[Materials provided]

====================

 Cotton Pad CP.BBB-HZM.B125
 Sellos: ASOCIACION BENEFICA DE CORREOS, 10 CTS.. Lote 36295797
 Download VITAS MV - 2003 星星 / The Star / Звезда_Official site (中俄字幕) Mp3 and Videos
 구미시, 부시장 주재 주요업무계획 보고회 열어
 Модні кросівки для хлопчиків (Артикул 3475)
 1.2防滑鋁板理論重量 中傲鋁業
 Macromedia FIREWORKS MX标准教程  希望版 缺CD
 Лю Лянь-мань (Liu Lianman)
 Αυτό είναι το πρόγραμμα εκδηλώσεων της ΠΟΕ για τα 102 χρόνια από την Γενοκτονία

====================

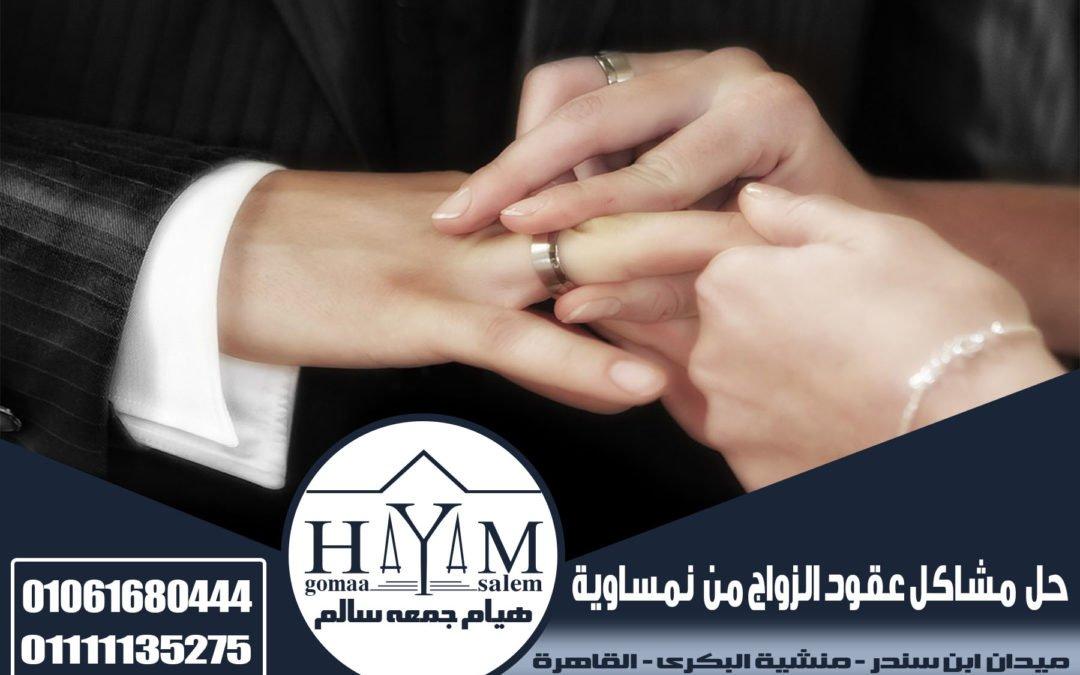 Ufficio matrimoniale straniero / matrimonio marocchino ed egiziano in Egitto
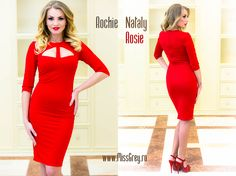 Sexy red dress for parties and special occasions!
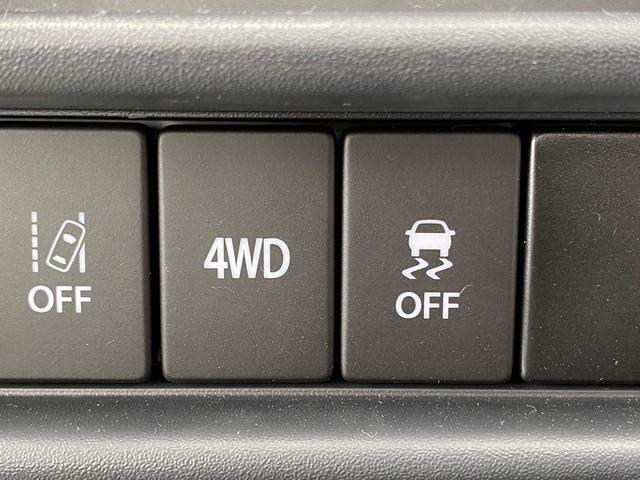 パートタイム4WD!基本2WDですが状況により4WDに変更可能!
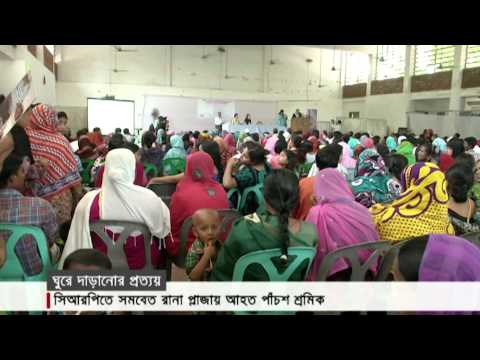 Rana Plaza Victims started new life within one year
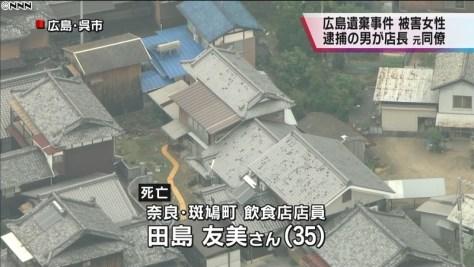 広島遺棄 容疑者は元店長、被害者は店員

====================

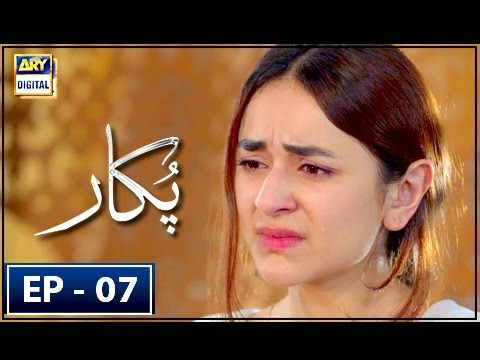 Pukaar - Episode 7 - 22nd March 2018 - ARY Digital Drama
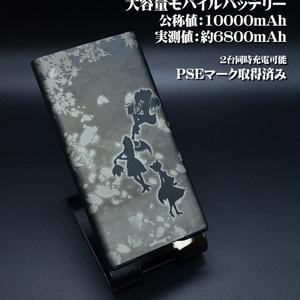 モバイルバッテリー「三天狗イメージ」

====================

[Exercise directions] Leaving every picture aside, reproduce exactly the lines above from the one with "Rana Plaza Victims" up to and including the one with "広島遺棄 容疑者は元店長、被害者は店員", and no others.

[Output of the task]
 Rana Plaza Victims started new life within one year
 広島遺棄 容疑者は元店長、被害者は店員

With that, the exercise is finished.